Traffic-calming efforts proving effective
By Chad Ingram
Published Aug. 16, 2018
A digital radar sign Haliburton County’s roads department set up along CountyRoad 21 in Haliburton Village earlier this summer has shown positive results in urging drivers to slow down.
The county purchased the interactive speed display board after a recommendation in the traffic corridor study that was performed along County Road 21 by engineering firm AECOM last year.
It late June, the board was set up to capture data for eastbound drivers. Before the display was turned on, the radar data showed that eight per cent of drivers were travelling at or less than the 50 km/hr speed limit; 30 per cent were travelling between 51 and 60 km/hr; 40 per cent at 61 to 70 km/hr; and 22 per cent at 71 km/hr or faster.

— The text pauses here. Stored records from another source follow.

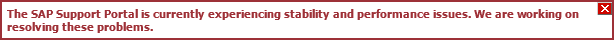 SAP Support Portal Not Feeling Well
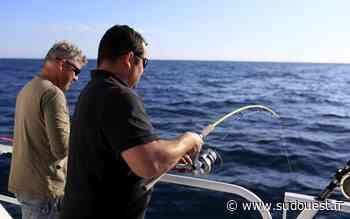 Confinement dans les Landes : des pêcheurs interpellés à Capbreton et Tarnos - Sud Ouest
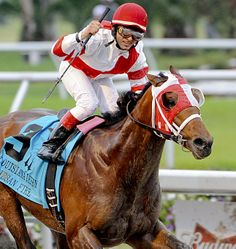Friesan Fire, winner of the 2009 Louisiana Derby-G2 and favorite in that year's Kentucky Derby-G1, retired from racing in 2011. Photo courtesy of Alexander Barkoff | Associated Press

Once the radar sign was set in display mode – with drivers able to see the speed at which they were travelling – driving habits changed significantly.
“Then we turned it on and, you can see, that the percentage of slow drivers increased,” roads director Craig Douglas told councillors on the county’s roads committee during an Aug. 8 meeting.
The percentage of drivers travelling at 50 km/h or slower increased to 31 per cent; 34 per cent of drivers were travelling between 51 and 60 km/hr; 24 per cent between 61 and 70 km/h; and 11 per cent at 71 km/hr or faster.
“This is consistent with results in other jurisdictions,” said Minden Hills Mayor Brent Devolin. “It changes behaviour.”
“Currently, we’re trying to move it around,” Douglas said, explaining the radar was set up in Eagle Lake. The plan is to continue to move the radar sign to various parts of the county, particularly in areas where the speed limit drops from 80 to 50 km/hr.